**Data lines**
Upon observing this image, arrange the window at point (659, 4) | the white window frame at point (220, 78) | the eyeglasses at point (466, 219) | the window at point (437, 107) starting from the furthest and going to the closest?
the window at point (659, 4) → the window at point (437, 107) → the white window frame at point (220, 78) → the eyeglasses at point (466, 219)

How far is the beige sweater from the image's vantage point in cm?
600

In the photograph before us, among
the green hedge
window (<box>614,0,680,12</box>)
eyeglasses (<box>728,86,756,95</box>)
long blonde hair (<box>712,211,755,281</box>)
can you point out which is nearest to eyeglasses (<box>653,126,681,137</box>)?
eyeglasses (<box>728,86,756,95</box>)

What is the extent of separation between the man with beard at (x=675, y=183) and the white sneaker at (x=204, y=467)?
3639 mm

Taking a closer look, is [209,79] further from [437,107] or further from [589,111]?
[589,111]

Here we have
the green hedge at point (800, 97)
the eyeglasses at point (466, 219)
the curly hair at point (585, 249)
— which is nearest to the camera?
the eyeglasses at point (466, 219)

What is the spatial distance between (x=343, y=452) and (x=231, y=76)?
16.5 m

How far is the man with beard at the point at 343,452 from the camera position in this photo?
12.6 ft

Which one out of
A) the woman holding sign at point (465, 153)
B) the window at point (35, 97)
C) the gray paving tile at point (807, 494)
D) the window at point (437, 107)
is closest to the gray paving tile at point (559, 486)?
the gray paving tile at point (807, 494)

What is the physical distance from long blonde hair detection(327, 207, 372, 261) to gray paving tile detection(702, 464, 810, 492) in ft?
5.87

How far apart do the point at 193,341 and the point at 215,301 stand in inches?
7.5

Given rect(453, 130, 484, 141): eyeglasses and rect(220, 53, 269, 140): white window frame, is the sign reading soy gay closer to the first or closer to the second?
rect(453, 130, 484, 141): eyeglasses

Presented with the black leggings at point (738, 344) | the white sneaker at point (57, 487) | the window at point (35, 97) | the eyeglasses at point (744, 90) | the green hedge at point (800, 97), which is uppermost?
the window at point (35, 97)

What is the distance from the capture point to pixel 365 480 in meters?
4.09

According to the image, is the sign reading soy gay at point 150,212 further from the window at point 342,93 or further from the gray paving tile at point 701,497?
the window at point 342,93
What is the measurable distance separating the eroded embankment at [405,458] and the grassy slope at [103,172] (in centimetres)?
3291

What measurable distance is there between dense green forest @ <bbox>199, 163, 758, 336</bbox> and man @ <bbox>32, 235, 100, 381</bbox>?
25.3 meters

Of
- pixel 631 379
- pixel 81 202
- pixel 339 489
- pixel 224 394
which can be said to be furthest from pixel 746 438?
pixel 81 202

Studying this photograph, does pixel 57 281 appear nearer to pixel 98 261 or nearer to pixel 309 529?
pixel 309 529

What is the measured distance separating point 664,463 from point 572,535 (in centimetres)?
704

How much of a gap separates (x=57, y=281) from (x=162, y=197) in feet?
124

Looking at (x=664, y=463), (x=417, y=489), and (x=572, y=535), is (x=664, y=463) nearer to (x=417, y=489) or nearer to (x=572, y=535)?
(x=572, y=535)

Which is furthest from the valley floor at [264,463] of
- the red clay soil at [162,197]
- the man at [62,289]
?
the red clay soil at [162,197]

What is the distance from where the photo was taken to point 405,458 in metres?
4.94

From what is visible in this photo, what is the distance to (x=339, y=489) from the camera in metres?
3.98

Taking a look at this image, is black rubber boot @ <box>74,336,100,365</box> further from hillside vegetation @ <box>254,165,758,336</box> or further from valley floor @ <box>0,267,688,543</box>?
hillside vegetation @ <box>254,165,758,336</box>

**Aim of the exercise**
Output every line of the listing above as a JSON list of strings, one string per line, leaving out blank lines.

**Worked solution**
[
  "Upon observing this image, arrange the window at point (659, 4) | the white window frame at point (220, 78) | the eyeglasses at point (466, 219) | the window at point (437, 107) starting from the furthest and going to the closest?",
  "the window at point (659, 4) → the window at point (437, 107) → the white window frame at point (220, 78) → the eyeglasses at point (466, 219)",
  "How far is the beige sweater from the image's vantage point in cm?",
  "600",
  "In the photograph before us, among",
  "the green hedge",
  "window (<box>614,0,680,12</box>)",
  "eyeglasses (<box>728,86,756,95</box>)",
  "long blonde hair (<box>712,211,755,281</box>)",
  "can you point out which is nearest to eyeglasses (<box>653,126,681,137</box>)?",
  "eyeglasses (<box>728,86,756,95</box>)",
  "What is the extent of separation between the man with beard at (x=675, y=183) and the white sneaker at (x=204, y=467)?",
  "3639 mm",
  "Taking a closer look, is [209,79] further from [437,107] or further from [589,111]?",
  "[589,111]",
  "Here we have",
  "the green hedge at point (800, 97)",
  "the eyeglasses at point (466, 219)",
  "the curly hair at point (585, 249)",
  "— which is nearest to the camera?",
  "the eyeglasses at point (466, 219)",
  "What is the spatial distance between (x=343, y=452) and (x=231, y=76)?",
  "16.5 m",
  "How far is the man with beard at the point at 343,452 from the camera position in this photo?",
  "12.6 ft",
  "Which one out of",
  "A) the woman holding sign at point (465, 153)",
  "B) the window at point (35, 97)",
  "C) the gray paving tile at point (807, 494)",
  "D) the window at point (437, 107)",
  "is closest to the gray paving tile at point (559, 486)?",
  "the gray paving tile at point (807, 494)",
  "What is the physical distance from long blonde hair detection(327, 207, 372, 261) to gray paving tile detection(702, 464, 810, 492) in ft?",
  "5.87",
  "How far apart do the point at 193,341 and the point at 215,301 stand in inches?",
  "7.5",
  "Given rect(453, 130, 484, 141): eyeglasses and rect(220, 53, 269, 140): white window frame, is the sign reading soy gay closer to the first or closer to the second?",
  "rect(453, 130, 484, 141): eyeglasses",
  "Presented with the black leggings at point (738, 344) | the white sneaker at point (57, 487) | the window at point (35, 97) | the eyeglasses at point (744, 90) | the green hedge at point (800, 97), which is uppermost?",
  "the window at point (35, 97)",
  "What is the distance from the capture point to pixel 365 480 in meters?",
  "4.09",
  "According to the image, is the sign reading soy gay at point 150,212 further from the window at point 342,93 or further from the gray paving tile at point 701,497?",
  "the window at point 342,93",
  "What is the measurable distance separating the eroded embankment at [405,458] and the grassy slope at [103,172] (in centimetres)?",
  "3291",
  "What measurable distance is there between dense green forest @ <bbox>199, 163, 758, 336</bbox> and man @ <bbox>32, 235, 100, 381</bbox>?",
  "25.3 meters",
  "Of",
  "- pixel 631 379",
  "- pixel 81 202",
  "- pixel 339 489",
  "- pixel 224 394",
  "which can be said to be furthest from pixel 746 438?",
  "pixel 81 202",
  "Studying this photograph, does pixel 57 281 appear nearer to pixel 98 261 or nearer to pixel 309 529?",
  "pixel 309 529",
  "What is the measured distance separating point 664,463 from point 572,535 (in centimetres)?",
  "704",
  "How much of a gap separates (x=57, y=281) from (x=162, y=197) in feet?",
  "124",
  "Looking at (x=664, y=463), (x=417, y=489), and (x=572, y=535), is (x=664, y=463) nearer to (x=417, y=489) or nearer to (x=572, y=535)?",
  "(x=572, y=535)",
  "Which is furthest from the valley floor at [264,463] of",
  "- the red clay soil at [162,197]",
  "- the man at [62,289]",
  "?",
  "the red clay soil at [162,197]",
  "What is the distance from where the photo was taken to point 405,458 in metres?",
  "4.94",
  "From what is visible in this photo, what is the distance to (x=339, y=489) from the camera in metres?",
  "3.98",
  "Taking a look at this image, is black rubber boot @ <box>74,336,100,365</box> further from hillside vegetation @ <box>254,165,758,336</box> or further from valley floor @ <box>0,267,688,543</box>?",
  "hillside vegetation @ <box>254,165,758,336</box>"
]